One feature of hypothesis testing that is perhaps too often ignored is that one seldom tests just one hypothesis. Even in the most classical situations, one almost always makes multiple tests. In more modern investigations, such as those that are common in machine learning, bioinformatics, or even the econometrics of financial time series, one might test several thousands of hypotheses.
Obviously such activities call for some rethinking of the traditional p=0.05 standards.
In fact, a large (and rambling) literature addresses this important issue.
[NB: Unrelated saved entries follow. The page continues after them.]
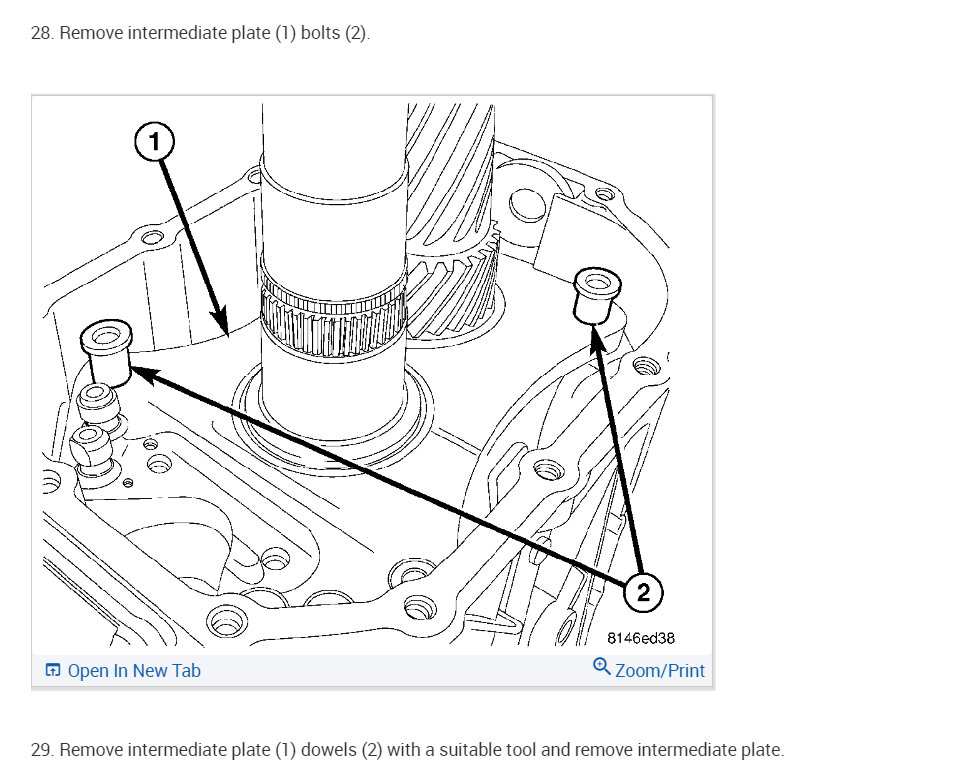 28. Remove intermediate plate (1) bolts (2).

1

2

8146ed38

Open In New Tab

Zoom/Print

29. Remove intermediate plate (1) dowels (2) with a suitable tool and remove intermediate plate.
As our course continues, I will introduce what seem to me to be some of the main messages that emerge.
A great place to start is with Holm (1979).
It would be nice to have a simple survey or textbook presentation that gives one the current "big picture.".
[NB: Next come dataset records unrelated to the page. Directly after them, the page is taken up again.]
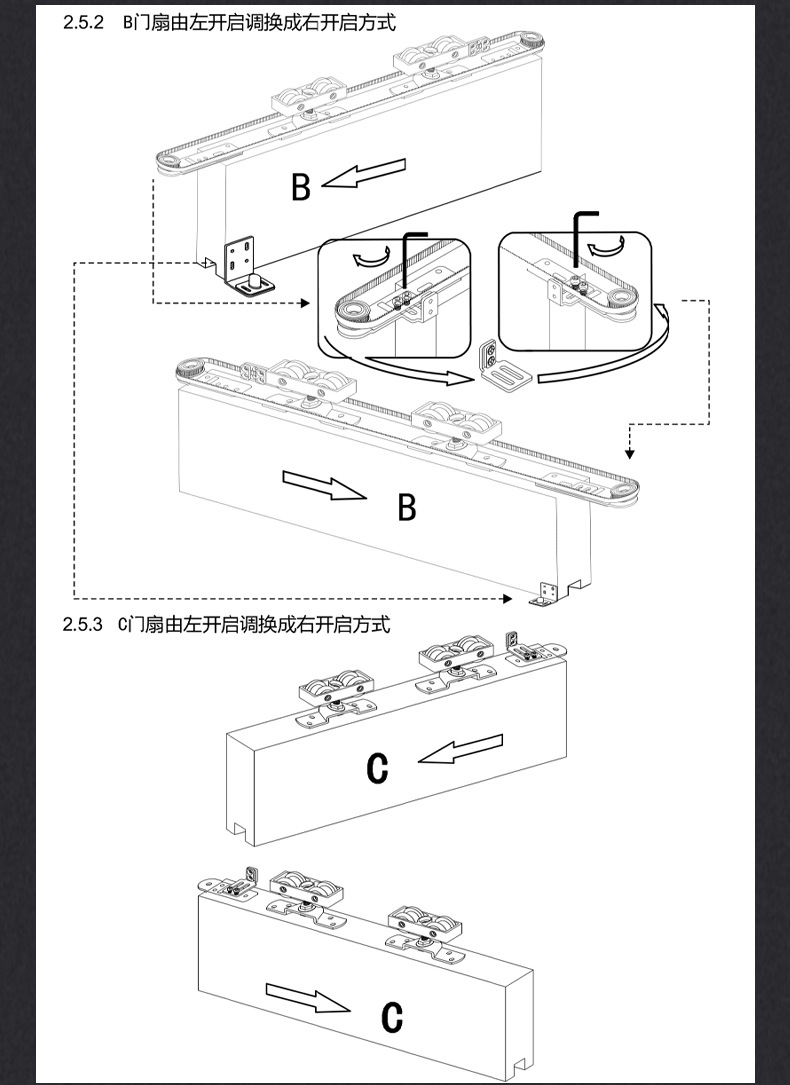 2.5.2 B门扇由左开启调换成右开启方式

B

B

2.5.3 C门扇由左开启调换成右开启方式

C

C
The best that I have found on the web is the tutorial by Lee and Whitmore. Unfortunately, these slides don't come with a sound track, so you will need to fill in a few blanks. Let me know if you find a more suitable introduction.
The false discovery rate (FDR) is a notion that is closely tied up with the methodology for testing multiple hypotheses. Eventually I expect to develop a page that specifically addresses FDR. Another related topic is "data snooping," and issue that is an eternal part of the conversation when one considers trading strategies. Of the papers noted below, only Romano and Wolf (2005) explicitly address econometric concerns, but I am sure that there are further relevant resources.
Hommel (1988) seems like a sensible place to start if you get interested in these issues. Wright (1992) is also well written and gives a slightly shifted perspective. Marcus, Peritiz, and Gabriel (1976), which introduces the notion of a "closed set" of hypotheses, is warmly recommended by Bob Stine.
Wright, S. P. (1992) Adjusted P-Values for Simultaneous Inference, Biometics 48, 1005--1013.